● **EXERCISE DETAILS**:
Please rewrite all of the records below, replacing "in sequence" with "in order" and changing nothing else, and leave the pictures out of your answer.

● **DATA ENTRIES**:
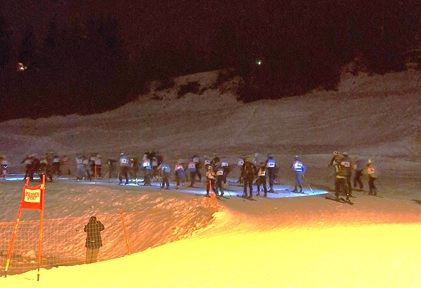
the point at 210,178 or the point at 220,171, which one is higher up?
the point at 220,171

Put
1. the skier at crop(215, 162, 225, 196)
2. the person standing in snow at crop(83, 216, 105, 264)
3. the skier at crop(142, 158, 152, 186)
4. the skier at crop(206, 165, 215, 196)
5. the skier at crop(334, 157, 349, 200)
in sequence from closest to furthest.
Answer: the person standing in snow at crop(83, 216, 105, 264) → the skier at crop(334, 157, 349, 200) → the skier at crop(206, 165, 215, 196) → the skier at crop(215, 162, 225, 196) → the skier at crop(142, 158, 152, 186)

● **COMPLETE ANSWER**:
the point at 210,178 or the point at 220,171, which one is higher up?
the point at 220,171

Put
1. the skier at crop(215, 162, 225, 196)
2. the person standing in snow at crop(83, 216, 105, 264)
3. the skier at crop(142, 158, 152, 186)
4. the skier at crop(206, 165, 215, 196)
5. the skier at crop(334, 157, 349, 200)
in order from closest to furthest.
Answer: the person standing in snow at crop(83, 216, 105, 264) → the skier at crop(334, 157, 349, 200) → the skier at crop(206, 165, 215, 196) → the skier at crop(215, 162, 225, 196) → the skier at crop(142, 158, 152, 186)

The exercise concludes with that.